RCTs in this review did not specifically examine use of ivermectin in the elderly, although this is a known high-risk group for severe COVID-19. In the setting of care homes, it is also notorious for rapid contagion. A standard indication for ivermectin in the elderly is scabies. We identified 2 recent reports suggesting that ivermectin may be efficacious as prevention and treatment of COVID-19 in this age group. A letter on positive experience in 7 elder care facilities in Virginia covering 309 patients was sent to NIH and has recently been submitted for publication.
There is also evidence emerging from countries where ivermectin has been implemented. For example, Peru had a very high death toll from COVID-19 early on in the pandemic. Based on observational evidence, the Peruvian government approved ivermectin for use against COVID-19 in May 2020. After implementation, death rates in 8 states were reduced between 64% and 91% over a two-month period. Another analysis of Peruvian data from 24 states with early ivermectin deployment has reported a drop in excess deaths of 59% at 30+ days and of 75% at 45+ days. However, factors such as change in behavior, social distancing, and face-mask use could have played a role in this reduction.

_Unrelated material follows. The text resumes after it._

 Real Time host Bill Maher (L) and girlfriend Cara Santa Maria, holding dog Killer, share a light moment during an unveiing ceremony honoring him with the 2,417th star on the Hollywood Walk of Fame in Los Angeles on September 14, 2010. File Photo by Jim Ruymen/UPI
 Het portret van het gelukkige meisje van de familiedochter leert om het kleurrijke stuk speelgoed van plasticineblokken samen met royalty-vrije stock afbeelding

Other considerations related to the use of ivermectin treatment in the COVID-19 pandemic include people’s values and preferences, equity implications, acceptability, and feasibility. None of the identified reviews specifically discussed these criteria in relation to ivermectin. However, in health care decision making, evidence on effectiveness is seldom taken in isolation without considering these factors. Ultimately, if ivermectin is to be more widespread in its implementation, then some considerations are needed related to these decision-making criteria specified in the GRADE-DECIDE framework.

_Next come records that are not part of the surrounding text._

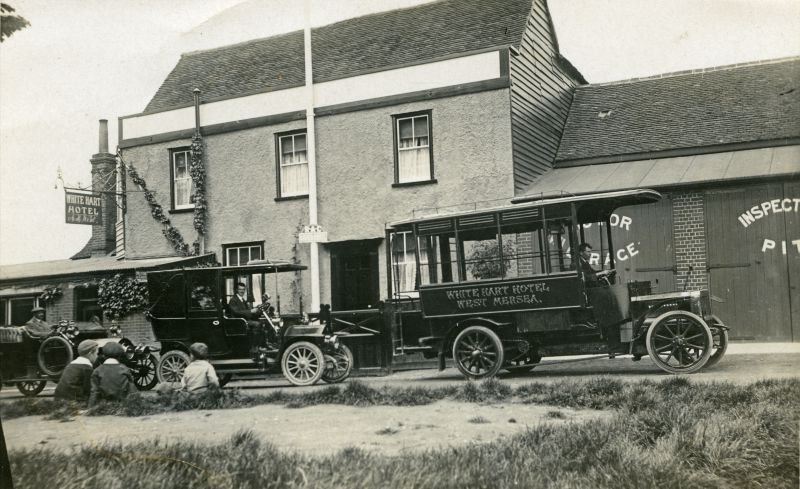 Early bus, taxi and charabanc outside the White Hart in Mersea. The landlord is A.H. Went - Arthur Went was landlord from 1895 to about 1931. 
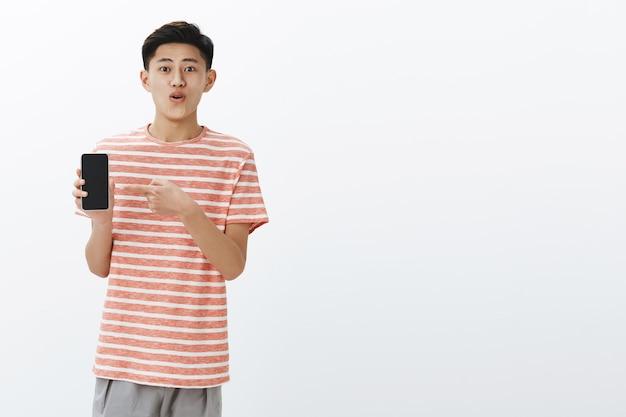 Довольный счастливый молодой симпатичный азиатский парень в полосатой футболке, стоящий слева от копировального пространства, держа смартфон, указывая на экран мобильного телефона, показывая удивительный новый телефон друзьям в восторге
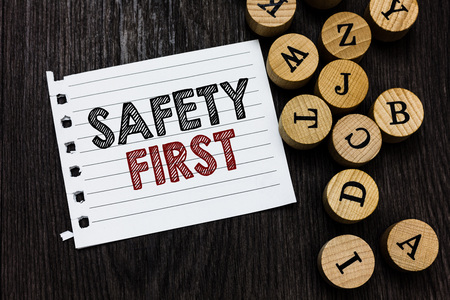 Word writing text Safety First. Business concept for Avoid any unnecessary risk Live Safely Be Careful Pay attention Piece notebook paper circle letters ideas inspiration wooden background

There are numerous emerging ongoing clinical trials assessing ivermectin for COVID-19. The trade-off with policy and potential implementation based on evidence synthesis reviews and/or RCTs will vary considerably from country to country. Certain South American countries, Indian states, and, more recently, Slovakia and other countries in Europe have implemented its use for COVID-19. A recent survey of global trends documents usage worldwide. Despite ivermectin being a low-cost medication in many countries globally, the apparent shortage of economic evaluations indicates that economic evidence on ivermectin for treatment and prophylaxis of SARS-CoV-2 is currently lacking. This may impact more on LMICs that are potentially waiting for guidance from organizations like the WHO.

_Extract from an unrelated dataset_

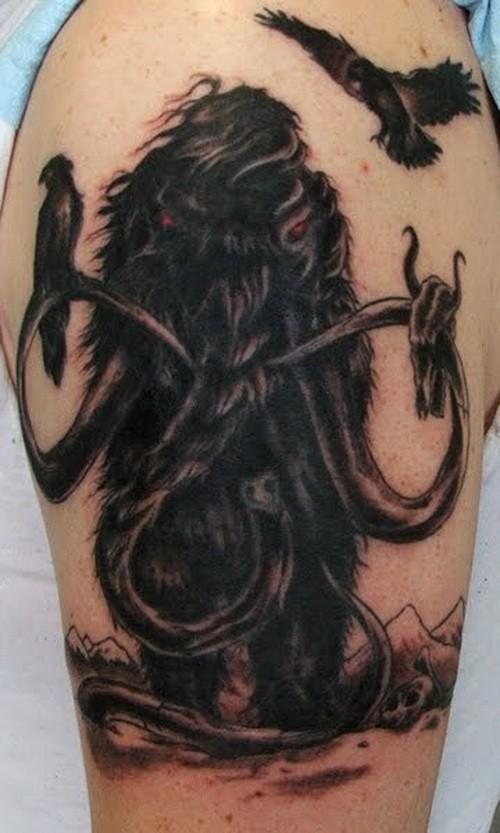 Dark mammoth and ravens tattoo on upper arm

Given the evidence of efficacy, safety, low cost, and current death rates, ivermectin is likely to have an impact on health and economic outcomes of the pandemic across many countries. Ivermectin is not a new and experimental drug with an unknown safety profile. It is a WHO “Essential Medicine” already used in several different indications, in colossal cumulative volumes. Corticosteroids have become an accepted standard of care in COVID-19, based on a single RCT of dexamethasone. If a single RCT is sufficient for the adoption of dexamethasone, then a fortiori the evidence of 2 dozen RCTs supports the adoption of ivermectin.
Ivermectin is likely to be an equitable, acceptable, and feasible global intervention against COVID-19. Health professionals should strongly consider its use, in both treatment and prophylaxis.